• _Listed entries_:
○ ○ ○

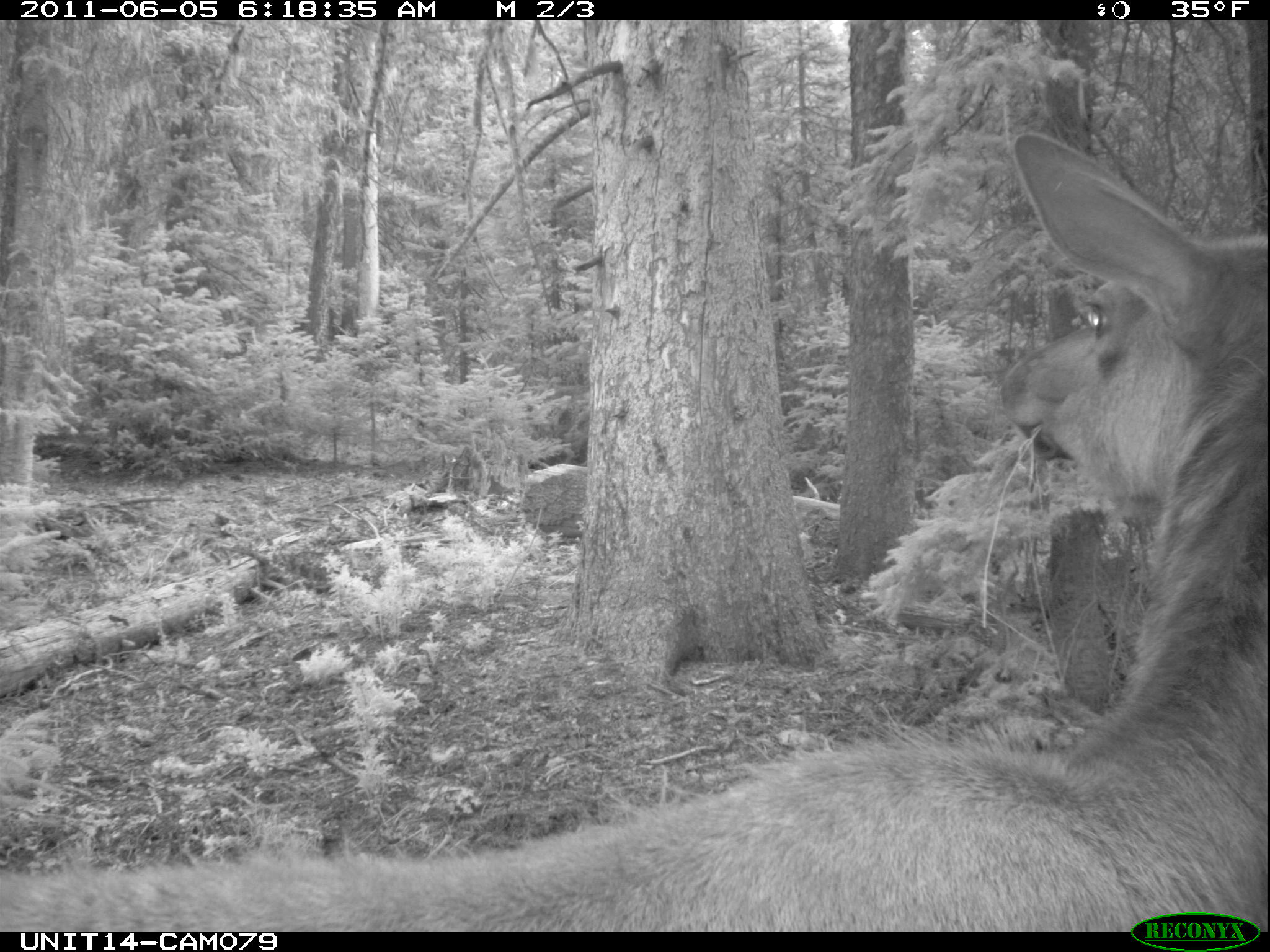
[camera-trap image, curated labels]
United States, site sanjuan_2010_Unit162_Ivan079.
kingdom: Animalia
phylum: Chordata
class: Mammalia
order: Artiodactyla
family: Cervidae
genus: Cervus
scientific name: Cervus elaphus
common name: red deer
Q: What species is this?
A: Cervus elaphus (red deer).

○ ○ ○

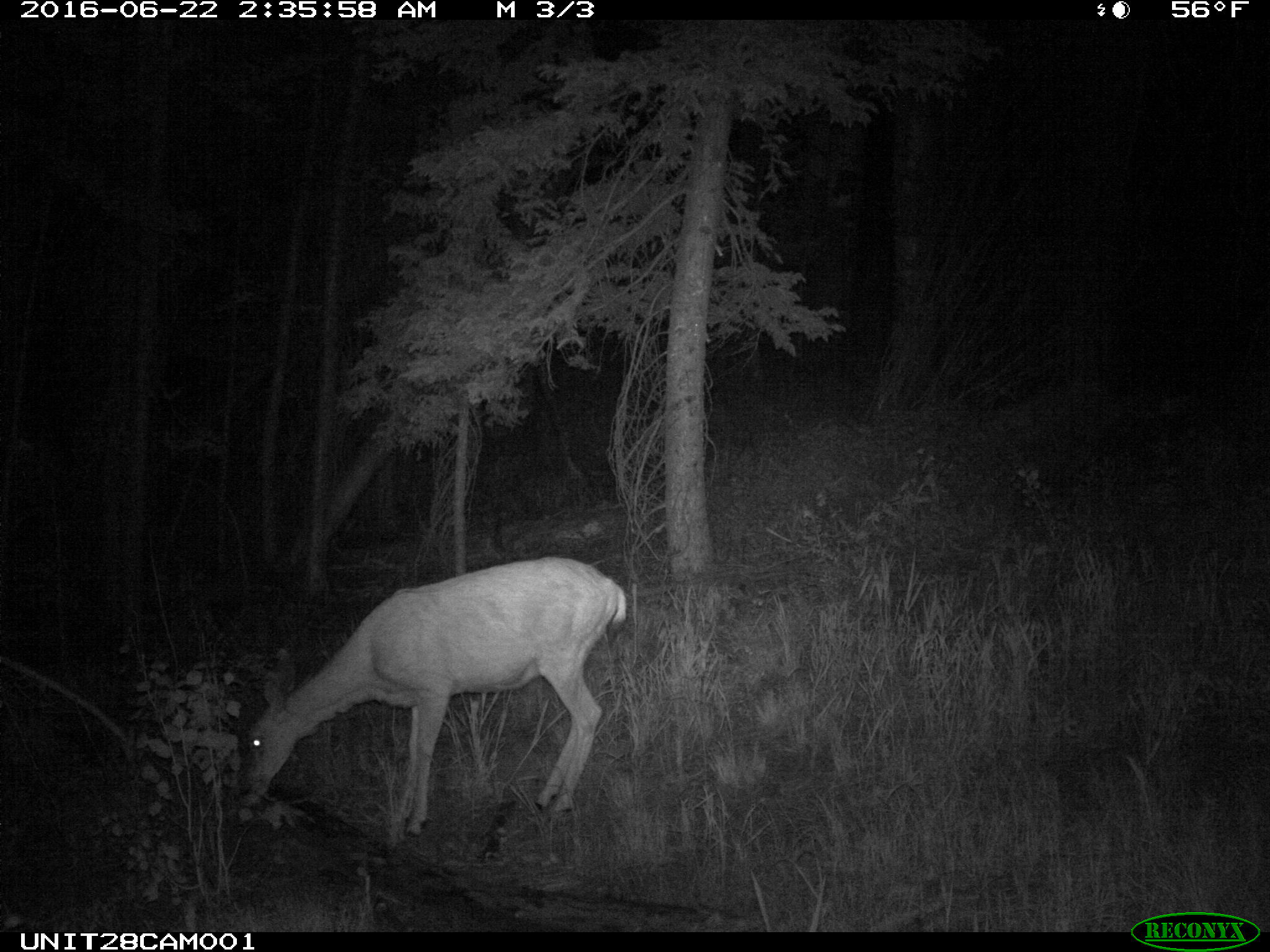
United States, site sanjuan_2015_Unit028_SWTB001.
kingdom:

○ ○ ○

Go through the entries above and tally each line that has the word "site"; reply with the tally and nothing else.

• _Task output_: 2